Nixon has a special gift for conveying a sense of place, and that that place is recognizably ours adds to the pleasure of reading him. He writes with immediacy and richness of detail, and his characterization is excellent….Settlers Creek is an immensely gripping novel, even in the time of earthquake it will do well.

The Press

Carl Nixon is stunningly talented ….His second novel, Settlers' Creek, is a fascinating portrayal of a man alone in the midst of a complex cultural conflict … Nixon sets up a fruitful allegory between the nation Box's ancestors adopted and the son Box adopted, loved and nurtured. These claims are not biological or legal ones, but are moral, spiritual and emotional. Thus the political becomes personal again, and the story of Settlers' Creek returns to Box and his experience, perfectly balancing the exploration of a very contemporary issue with great storytelling.

The Listener

Brave, bold and unflinching, Carl Nixon's Settlers' Creek is one of the best novels to come out of New Zealand. It's not only a gripping, brutal thriller but also a dissection of a country and its culture. It's the kind of book that gets you run out of town.

Witi Ihimaera

... the most problematic book in modern Kiwi literature

Victor Roger, New Zealand Books

With this fascinating odyssey of two different families in mourning Carl Nixon strikes at the most sensitive parts of the human soul... It is definitely worth going on this journey. It takes us not only to the roots of New Zealand but further, to the stranger in all of us.

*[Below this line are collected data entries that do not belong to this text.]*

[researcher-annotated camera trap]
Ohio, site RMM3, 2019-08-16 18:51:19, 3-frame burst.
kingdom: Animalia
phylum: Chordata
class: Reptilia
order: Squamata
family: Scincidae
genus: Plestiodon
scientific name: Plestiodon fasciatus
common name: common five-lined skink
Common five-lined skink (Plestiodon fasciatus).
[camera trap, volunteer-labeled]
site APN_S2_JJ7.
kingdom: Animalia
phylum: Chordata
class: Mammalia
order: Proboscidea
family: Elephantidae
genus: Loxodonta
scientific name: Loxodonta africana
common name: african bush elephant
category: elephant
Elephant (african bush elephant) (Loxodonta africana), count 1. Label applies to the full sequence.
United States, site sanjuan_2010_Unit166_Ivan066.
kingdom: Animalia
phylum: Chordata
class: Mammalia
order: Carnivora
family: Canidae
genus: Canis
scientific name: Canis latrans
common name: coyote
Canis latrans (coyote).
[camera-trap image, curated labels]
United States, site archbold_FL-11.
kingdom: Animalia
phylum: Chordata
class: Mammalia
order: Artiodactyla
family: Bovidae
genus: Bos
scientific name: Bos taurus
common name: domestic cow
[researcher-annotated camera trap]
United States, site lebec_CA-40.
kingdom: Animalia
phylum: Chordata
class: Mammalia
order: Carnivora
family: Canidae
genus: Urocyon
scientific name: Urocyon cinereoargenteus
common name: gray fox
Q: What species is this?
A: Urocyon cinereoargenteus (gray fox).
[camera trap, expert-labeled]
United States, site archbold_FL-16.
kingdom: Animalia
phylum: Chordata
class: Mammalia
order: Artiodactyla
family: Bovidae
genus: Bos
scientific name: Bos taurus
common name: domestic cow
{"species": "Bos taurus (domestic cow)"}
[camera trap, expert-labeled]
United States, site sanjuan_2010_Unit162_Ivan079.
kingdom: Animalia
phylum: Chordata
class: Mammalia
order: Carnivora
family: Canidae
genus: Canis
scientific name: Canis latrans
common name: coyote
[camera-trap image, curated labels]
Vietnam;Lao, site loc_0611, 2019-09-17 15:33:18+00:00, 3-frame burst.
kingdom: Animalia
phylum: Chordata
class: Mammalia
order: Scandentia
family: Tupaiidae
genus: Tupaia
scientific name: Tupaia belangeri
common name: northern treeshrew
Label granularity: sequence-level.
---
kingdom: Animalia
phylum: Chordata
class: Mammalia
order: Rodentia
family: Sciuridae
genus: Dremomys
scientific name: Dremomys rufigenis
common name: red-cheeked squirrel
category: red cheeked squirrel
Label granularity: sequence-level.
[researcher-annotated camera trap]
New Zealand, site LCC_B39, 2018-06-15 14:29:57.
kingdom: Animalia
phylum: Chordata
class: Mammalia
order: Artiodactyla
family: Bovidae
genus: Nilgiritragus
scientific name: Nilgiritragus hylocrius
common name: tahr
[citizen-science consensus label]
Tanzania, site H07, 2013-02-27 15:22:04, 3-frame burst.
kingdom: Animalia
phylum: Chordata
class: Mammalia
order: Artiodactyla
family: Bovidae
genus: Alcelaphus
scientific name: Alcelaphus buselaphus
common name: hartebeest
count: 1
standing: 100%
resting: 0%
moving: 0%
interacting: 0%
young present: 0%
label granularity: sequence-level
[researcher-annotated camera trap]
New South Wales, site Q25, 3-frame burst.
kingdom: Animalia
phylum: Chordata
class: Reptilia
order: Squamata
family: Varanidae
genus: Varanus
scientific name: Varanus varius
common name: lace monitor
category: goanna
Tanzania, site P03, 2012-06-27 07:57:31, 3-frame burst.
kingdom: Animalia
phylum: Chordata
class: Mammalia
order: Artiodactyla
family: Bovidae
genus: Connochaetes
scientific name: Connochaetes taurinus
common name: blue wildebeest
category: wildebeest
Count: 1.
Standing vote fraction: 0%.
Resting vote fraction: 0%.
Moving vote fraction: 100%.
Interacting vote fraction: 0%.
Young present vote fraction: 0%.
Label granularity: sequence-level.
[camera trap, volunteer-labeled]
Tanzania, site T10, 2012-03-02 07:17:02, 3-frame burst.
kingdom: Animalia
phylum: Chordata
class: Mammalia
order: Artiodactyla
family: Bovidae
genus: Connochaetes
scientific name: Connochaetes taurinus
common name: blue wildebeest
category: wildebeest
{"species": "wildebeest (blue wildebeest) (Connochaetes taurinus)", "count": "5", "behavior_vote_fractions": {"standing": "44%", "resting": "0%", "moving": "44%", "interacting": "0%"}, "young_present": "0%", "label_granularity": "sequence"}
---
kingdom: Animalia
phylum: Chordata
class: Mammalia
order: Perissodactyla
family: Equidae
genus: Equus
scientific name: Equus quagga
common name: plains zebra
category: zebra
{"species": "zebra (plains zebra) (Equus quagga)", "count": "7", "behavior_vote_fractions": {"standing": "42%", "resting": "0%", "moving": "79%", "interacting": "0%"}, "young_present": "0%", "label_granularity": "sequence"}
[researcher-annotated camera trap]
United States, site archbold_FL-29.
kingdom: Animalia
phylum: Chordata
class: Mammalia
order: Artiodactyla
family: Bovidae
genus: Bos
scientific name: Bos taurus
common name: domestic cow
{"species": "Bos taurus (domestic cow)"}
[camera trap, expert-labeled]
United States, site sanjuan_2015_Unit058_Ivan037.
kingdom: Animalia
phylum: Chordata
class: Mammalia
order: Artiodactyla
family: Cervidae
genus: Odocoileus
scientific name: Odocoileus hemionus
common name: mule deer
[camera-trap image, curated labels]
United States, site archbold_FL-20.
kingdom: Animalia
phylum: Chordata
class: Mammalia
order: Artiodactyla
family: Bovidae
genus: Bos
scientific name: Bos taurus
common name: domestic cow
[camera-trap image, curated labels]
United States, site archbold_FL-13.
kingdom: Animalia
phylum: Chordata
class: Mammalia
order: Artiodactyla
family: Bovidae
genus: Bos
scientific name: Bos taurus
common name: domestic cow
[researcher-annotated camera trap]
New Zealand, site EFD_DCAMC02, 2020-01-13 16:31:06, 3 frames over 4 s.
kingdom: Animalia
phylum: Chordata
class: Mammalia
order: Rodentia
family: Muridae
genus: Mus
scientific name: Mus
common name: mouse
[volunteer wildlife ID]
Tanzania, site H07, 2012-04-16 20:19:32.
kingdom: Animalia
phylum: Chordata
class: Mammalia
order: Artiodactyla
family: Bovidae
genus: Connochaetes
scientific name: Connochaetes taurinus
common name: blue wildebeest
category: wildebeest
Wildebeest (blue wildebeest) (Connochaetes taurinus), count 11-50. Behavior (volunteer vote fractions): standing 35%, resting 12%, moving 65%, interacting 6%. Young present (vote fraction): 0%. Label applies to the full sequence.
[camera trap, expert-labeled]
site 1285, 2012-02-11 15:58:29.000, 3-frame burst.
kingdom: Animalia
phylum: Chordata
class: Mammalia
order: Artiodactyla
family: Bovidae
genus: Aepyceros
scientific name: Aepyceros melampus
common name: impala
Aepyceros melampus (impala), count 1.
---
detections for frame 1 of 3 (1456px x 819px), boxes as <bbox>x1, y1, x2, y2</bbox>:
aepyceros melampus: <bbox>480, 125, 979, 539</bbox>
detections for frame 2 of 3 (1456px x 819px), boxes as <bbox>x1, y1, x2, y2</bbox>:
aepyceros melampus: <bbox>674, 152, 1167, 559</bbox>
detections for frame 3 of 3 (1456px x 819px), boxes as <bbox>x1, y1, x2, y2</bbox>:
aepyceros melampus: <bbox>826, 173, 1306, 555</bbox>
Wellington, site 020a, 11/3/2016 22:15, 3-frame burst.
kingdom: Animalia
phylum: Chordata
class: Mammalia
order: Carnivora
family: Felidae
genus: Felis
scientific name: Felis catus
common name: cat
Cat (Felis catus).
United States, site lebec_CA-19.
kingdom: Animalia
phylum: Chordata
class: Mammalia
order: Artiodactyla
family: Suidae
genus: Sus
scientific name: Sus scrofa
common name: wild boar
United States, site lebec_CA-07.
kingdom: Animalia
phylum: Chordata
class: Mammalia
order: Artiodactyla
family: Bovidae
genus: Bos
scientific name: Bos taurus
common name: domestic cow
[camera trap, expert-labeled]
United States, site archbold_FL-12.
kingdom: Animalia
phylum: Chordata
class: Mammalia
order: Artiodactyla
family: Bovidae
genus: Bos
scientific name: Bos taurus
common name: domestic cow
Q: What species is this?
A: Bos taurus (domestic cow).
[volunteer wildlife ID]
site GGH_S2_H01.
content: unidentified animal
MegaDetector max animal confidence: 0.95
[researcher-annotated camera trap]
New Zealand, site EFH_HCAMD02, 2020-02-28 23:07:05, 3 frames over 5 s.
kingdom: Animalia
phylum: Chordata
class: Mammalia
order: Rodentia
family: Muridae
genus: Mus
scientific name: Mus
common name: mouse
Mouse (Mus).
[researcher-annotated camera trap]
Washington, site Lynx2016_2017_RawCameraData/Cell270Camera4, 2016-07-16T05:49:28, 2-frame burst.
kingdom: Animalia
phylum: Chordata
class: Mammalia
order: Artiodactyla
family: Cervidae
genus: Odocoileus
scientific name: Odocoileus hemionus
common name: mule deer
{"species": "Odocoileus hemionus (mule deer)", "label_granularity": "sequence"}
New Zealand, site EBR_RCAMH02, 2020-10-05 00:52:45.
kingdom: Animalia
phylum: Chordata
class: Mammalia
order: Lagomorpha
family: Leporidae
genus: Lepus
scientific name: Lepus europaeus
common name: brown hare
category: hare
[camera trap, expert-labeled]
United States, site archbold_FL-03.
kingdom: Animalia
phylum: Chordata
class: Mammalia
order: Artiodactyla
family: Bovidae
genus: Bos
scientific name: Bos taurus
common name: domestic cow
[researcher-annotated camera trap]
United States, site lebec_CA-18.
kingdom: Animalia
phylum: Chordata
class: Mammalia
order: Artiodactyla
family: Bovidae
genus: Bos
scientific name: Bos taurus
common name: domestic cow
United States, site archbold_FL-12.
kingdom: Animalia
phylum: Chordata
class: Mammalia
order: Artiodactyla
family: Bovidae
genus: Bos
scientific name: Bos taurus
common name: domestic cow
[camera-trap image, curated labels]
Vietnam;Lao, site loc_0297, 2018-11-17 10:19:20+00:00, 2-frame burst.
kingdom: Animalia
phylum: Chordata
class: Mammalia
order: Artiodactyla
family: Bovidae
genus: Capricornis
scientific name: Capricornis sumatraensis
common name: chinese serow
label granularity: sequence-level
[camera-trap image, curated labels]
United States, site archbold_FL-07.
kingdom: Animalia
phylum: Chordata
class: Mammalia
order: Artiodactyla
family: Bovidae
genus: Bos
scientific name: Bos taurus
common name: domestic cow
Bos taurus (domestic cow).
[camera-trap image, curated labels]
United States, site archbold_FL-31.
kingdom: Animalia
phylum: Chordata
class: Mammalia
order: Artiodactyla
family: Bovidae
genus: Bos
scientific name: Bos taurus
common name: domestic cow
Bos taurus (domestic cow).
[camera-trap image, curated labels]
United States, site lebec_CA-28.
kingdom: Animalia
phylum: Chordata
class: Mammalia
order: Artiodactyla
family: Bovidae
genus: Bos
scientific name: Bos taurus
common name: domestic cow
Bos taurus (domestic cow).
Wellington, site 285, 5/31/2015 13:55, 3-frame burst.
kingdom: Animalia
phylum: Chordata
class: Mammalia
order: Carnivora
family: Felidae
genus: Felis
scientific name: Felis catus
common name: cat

Anja Hirsch, Frankfurter Allgemeine Zeitung

Nixon brilliantly manages the balancing act between his characters’ extreme emotions and the culturally explosive issues he is exploring... An exciting New Zealand novel which deals with more than just crime and atonement. - Awarded Five stars

Meike Dannenburg, Bucher Magazine

Settlers Creek is a thriller without a crime – a hard and extremely disillusioning book about the ongoing conflict of identity and politics.

Kolja Mensing, Die Zeit

Atmospheric descriptions of landscapes, lovingly portrayed characters, as well as subtly interlaced family bonds and traditions complete the sometimes very thrilling action.